> _Input for this task_:

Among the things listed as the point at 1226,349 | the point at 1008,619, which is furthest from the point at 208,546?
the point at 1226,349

...

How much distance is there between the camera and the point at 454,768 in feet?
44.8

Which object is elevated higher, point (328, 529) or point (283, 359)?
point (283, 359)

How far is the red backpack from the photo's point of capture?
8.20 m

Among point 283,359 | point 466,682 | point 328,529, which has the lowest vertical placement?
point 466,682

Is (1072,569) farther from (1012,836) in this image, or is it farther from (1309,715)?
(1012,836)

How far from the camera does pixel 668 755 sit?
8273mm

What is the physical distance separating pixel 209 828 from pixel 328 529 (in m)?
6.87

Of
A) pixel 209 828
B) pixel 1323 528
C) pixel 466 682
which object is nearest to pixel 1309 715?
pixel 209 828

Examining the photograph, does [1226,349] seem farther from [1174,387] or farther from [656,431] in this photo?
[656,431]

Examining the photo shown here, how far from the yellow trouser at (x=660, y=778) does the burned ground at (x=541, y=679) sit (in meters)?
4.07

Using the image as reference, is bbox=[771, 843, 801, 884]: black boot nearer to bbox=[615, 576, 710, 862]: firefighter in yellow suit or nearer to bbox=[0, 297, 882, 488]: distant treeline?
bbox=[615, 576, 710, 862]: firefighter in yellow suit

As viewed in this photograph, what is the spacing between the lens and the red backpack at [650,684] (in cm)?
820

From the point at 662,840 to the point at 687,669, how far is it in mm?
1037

--

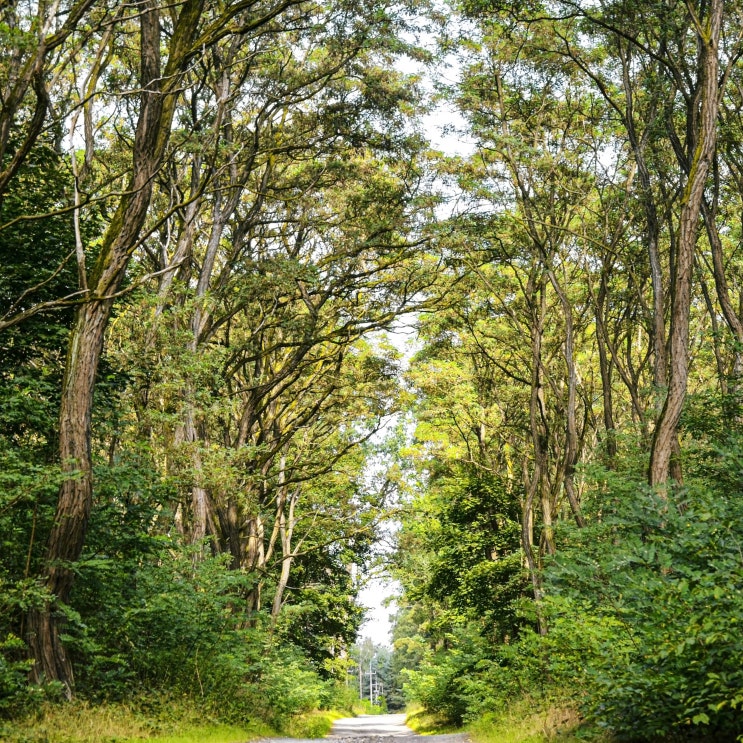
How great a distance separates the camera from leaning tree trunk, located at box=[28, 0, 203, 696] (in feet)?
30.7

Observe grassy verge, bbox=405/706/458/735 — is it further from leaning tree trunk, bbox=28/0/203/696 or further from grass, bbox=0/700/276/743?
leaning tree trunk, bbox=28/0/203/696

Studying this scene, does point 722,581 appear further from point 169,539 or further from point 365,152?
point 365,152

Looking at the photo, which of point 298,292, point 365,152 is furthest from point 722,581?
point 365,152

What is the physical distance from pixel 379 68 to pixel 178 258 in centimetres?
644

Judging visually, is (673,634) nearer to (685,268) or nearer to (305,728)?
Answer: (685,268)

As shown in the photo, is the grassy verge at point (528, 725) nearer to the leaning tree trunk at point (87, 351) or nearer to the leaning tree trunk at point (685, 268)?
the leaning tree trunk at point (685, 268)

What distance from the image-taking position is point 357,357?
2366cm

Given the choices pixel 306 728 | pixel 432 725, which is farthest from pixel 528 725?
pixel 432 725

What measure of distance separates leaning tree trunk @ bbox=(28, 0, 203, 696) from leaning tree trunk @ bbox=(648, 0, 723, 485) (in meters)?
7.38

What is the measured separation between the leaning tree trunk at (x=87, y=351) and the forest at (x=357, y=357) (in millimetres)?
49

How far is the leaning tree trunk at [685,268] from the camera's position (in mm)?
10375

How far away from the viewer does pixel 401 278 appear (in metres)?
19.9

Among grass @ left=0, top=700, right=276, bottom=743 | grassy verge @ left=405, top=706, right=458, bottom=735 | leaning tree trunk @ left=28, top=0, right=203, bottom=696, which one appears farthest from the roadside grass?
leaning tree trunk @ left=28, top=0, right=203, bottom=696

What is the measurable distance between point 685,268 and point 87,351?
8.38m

> _What to do_:
Pick out every line in the material above that contains the string "farther" and copy each one. Case counts.

> _Worked solution_:
Is (1072,569) farther from (1012,836) in this image, or is it farther from (1309,715)?
Examining the photograph, does [1226,349] seem farther from [1174,387] or farther from [656,431] in this photo?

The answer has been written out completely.